Virtually all the Beras died of cholera in the Sunderbans. Only the old mistress and one of the sons’ wives returned one day in the middle
of the famine. “They arrived with their pots and buckets tied up in rags, back to their old home, and started wailing,” recalled Samonto. “Everyone gathered to hear what had happened.” The younger woman had lost her husband and daughter but was pregnant; she soon gave birth to a boy she named Kangal, meaning destitute. (The word may derive from
kankal,
for skeleton.)
“I was married when I still had my milk teeth,” related Nayontara Bera, who had become Kangal’s child bride.

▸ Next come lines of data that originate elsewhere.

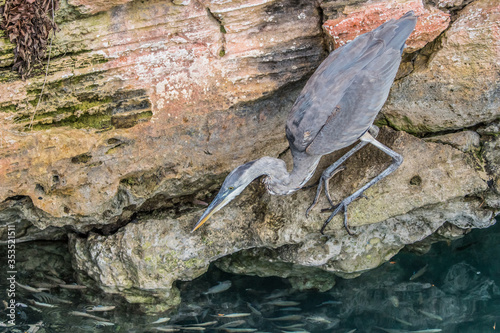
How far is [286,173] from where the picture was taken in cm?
377

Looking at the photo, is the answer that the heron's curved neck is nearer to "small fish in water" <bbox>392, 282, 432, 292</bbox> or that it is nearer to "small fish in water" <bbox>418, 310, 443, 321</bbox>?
"small fish in water" <bbox>392, 282, 432, 292</bbox>

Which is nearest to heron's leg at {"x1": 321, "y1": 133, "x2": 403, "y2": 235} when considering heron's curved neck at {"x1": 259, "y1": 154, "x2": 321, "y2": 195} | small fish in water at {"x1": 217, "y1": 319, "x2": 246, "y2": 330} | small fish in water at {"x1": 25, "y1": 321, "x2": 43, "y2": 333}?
heron's curved neck at {"x1": 259, "y1": 154, "x2": 321, "y2": 195}

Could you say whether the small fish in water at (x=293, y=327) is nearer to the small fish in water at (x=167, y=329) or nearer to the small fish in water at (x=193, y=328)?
the small fish in water at (x=193, y=328)

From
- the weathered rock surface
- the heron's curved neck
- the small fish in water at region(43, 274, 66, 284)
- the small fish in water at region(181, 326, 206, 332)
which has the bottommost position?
the small fish in water at region(181, 326, 206, 332)

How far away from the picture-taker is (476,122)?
3838 mm

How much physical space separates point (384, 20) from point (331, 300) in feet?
10.1

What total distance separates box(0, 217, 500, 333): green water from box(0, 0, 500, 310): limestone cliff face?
0.69 metres

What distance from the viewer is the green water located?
4.68 m

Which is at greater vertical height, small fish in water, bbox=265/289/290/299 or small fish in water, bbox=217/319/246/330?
small fish in water, bbox=217/319/246/330

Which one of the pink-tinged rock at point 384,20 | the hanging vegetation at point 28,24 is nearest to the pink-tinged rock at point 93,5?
the hanging vegetation at point 28,24

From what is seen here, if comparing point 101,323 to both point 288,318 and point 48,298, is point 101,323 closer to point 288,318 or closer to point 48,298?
point 48,298

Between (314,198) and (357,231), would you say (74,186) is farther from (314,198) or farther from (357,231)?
(357,231)

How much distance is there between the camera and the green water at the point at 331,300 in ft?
15.3

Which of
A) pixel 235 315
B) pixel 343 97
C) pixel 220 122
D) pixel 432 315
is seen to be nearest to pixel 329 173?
pixel 343 97
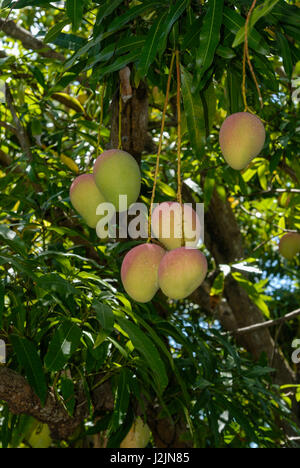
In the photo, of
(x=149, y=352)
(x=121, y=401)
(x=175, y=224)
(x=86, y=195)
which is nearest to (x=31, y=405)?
(x=121, y=401)

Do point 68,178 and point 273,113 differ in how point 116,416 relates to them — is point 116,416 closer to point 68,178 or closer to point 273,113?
point 68,178

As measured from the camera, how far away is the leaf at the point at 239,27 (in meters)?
0.80

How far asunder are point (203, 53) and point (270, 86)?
1.10ft

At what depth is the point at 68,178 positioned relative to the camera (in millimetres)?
1624

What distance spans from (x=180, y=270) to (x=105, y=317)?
0.76 ft

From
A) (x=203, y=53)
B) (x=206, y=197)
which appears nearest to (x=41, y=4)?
(x=203, y=53)

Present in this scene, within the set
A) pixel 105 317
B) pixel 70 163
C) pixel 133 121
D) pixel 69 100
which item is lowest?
pixel 105 317

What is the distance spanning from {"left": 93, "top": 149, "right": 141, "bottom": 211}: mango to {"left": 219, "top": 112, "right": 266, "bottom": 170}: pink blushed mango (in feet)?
0.52

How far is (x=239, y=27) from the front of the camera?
2.63 feet

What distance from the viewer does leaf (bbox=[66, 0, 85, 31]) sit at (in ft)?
2.71

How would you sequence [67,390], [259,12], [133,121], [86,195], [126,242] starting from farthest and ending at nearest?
[126,242] < [133,121] < [67,390] < [86,195] < [259,12]

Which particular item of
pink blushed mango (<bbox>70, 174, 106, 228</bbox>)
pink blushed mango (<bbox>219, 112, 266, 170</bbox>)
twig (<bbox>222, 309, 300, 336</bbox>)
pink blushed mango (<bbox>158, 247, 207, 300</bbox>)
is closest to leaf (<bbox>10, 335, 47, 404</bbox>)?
pink blushed mango (<bbox>70, 174, 106, 228</bbox>)

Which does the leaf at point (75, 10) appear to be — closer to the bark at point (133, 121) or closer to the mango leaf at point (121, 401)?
the bark at point (133, 121)

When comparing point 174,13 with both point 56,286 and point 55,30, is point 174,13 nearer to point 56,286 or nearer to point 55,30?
point 55,30
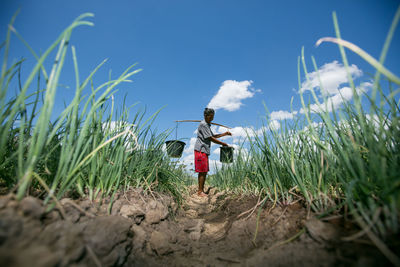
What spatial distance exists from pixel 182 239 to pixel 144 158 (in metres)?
0.75

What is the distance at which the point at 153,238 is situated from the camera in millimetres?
1290

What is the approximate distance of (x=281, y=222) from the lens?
1223 mm

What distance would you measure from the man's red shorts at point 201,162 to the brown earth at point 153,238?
2.51m

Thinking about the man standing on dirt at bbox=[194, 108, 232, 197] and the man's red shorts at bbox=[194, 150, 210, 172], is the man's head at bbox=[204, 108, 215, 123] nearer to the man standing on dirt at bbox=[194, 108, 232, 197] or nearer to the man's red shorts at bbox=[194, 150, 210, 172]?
the man standing on dirt at bbox=[194, 108, 232, 197]

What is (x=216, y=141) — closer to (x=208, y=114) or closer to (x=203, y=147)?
(x=203, y=147)

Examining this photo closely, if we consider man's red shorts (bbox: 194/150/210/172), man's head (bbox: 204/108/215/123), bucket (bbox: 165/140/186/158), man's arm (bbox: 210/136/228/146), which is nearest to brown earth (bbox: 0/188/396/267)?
bucket (bbox: 165/140/186/158)

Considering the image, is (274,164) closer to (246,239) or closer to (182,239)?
(246,239)

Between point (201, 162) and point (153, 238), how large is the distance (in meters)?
3.03

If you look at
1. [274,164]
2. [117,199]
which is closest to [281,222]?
[274,164]

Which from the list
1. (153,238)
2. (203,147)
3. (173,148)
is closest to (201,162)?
(203,147)

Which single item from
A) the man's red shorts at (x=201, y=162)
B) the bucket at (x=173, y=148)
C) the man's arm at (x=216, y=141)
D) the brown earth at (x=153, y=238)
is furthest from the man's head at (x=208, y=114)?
the brown earth at (x=153, y=238)

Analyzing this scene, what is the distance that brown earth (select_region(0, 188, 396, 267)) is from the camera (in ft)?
2.07

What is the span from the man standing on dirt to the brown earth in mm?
2534

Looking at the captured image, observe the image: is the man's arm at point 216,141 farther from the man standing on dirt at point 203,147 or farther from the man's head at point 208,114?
the man's head at point 208,114
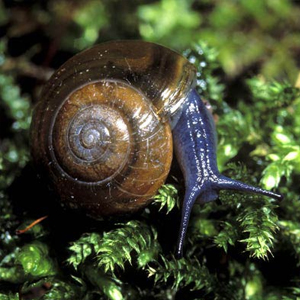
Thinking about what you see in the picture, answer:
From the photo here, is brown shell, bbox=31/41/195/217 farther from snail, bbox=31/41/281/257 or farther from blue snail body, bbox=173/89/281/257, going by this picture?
blue snail body, bbox=173/89/281/257

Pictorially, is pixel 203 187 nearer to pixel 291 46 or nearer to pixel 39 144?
pixel 39 144

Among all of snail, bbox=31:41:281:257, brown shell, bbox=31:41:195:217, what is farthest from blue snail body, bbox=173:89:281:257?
brown shell, bbox=31:41:195:217

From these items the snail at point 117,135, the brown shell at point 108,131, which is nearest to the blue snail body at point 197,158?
the snail at point 117,135

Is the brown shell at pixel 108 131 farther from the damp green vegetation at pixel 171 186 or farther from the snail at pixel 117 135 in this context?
the damp green vegetation at pixel 171 186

Her father had been wealthy but gambled most of his possessions away. At her childhood home, her mother would seat the siblings for their scant midday meal and say, “Eat up what you have—what else can you do? Eight mouths you brothers and sisters are. They gave me here in marriage seeing your father has twenty-five acres, but he has destroyed everything.” Nayontara, then seven, would complain that she had been served too little food and would willfully refuse to eat. One day when her mother was away, an aunt talked to her father. Her relative in Kalikakundu was bringing up a little son alone and could use another pair of hands around the house. Could she have Nayontara? The father agreed, and the aunt talked the little girl into a trip.
“They said they’d take me to the fair, and to my mother, but they brought me here instead. I was crying for my mother. They gave me puffed rice and sweets to keep me quiet.” Nayontara was forced to stay and a year later was married to the much younger Kangal, with whom she would play in-between housework. “We’d get rice once in two or three days,” she related, weeping throughout the telling of her story. “My mother-in-law would go to people’s homes to make puffed rice and earn something. If we got an egg we couldn’t eat it—had to sell it.”
 
NEWSPAPERS IN CALCUTTA wrote horrified accounts of the moral degeneracy that the famine had induced. Mothers had turned into murderers, village belles into whores, fathers into traffickers of daughters. But why had the millions of starving people refrained from looting food from the shops, most of which were unguarded? Surely, opined some experts, it was due to that inexplicable eastern trait known as fatalism.
The evidence suggests otherwise. Initially, what had kept the villagers from committing robberies was the ferocity with which they clung to their values. And by the time they became desperate enough to consider crime, most were too weak to strike at anyone who was better fed. Relief officer Binay R. Sen explained to the famine commission why there were no food riots in later stages of the calamity. “When there is a famine on that scale people are devitalised to such an extent that by the time they come to an area where there is supply they have no physical reserve left in them to take to violence,” he testified. One man reported seeing a beggar in Geokhali who grabbed a handful of kolai from a pile stacked in a storefront and stuffed it into his mouth: “The shopkeeper hit him, and he just fell there and died.”